• What is being asked
Pictures must not appear in the copy. Restate exactly the lines below from the one with "Remy flat tip" through the one with "Department 56 Town", inclusive.

====== Records for the exercise ======

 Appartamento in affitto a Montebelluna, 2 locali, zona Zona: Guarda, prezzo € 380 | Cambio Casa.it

======
====== Records for the exercise ======

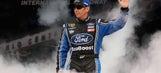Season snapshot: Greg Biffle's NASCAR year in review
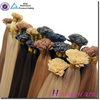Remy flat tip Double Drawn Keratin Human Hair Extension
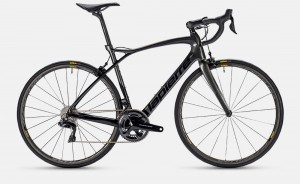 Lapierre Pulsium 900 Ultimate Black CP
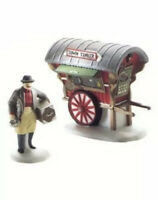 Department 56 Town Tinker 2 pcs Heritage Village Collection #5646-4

======
====== Records for the exercise ======

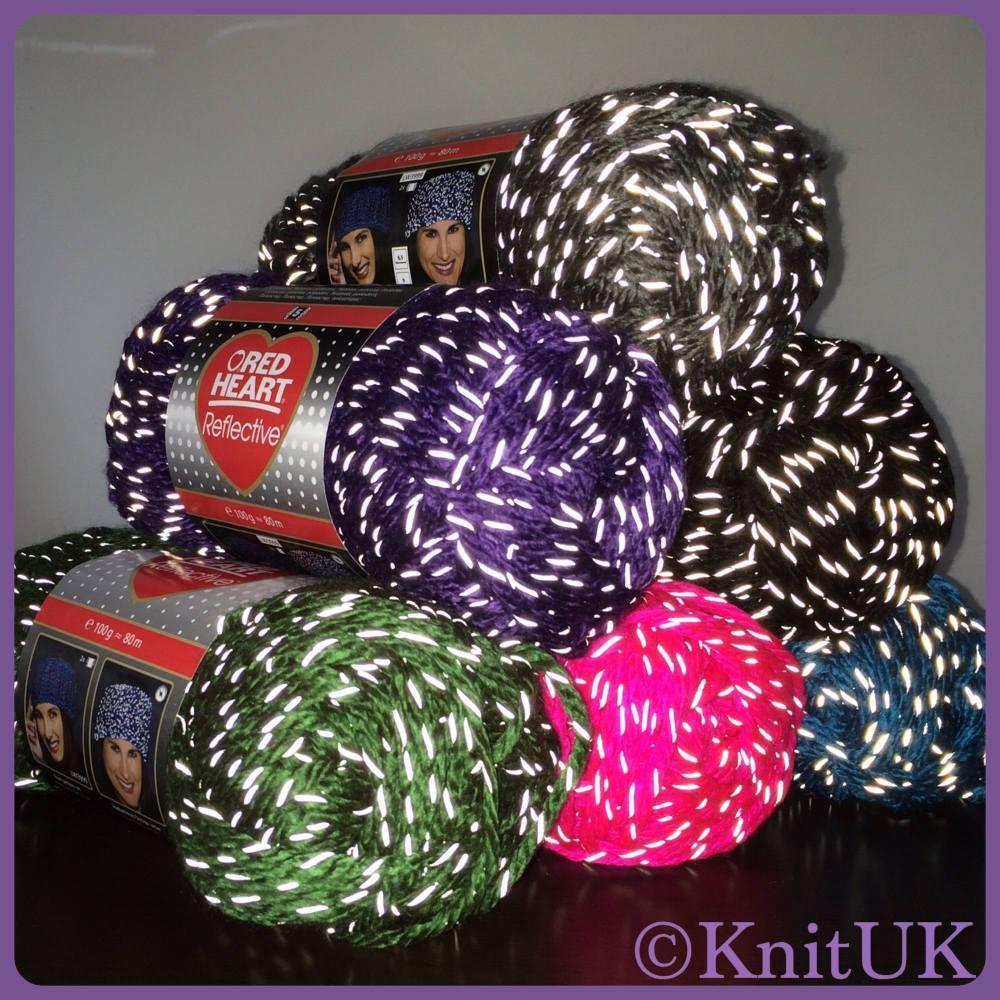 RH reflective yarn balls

======

• Solution below
Remy flat tip Double Drawn Keratin Human Hair Extension
 Lapierre Pulsium 900 Ultimate Black CP
 Department 56 Town Tinker 2 pcs Heritage Village Collection #5646-4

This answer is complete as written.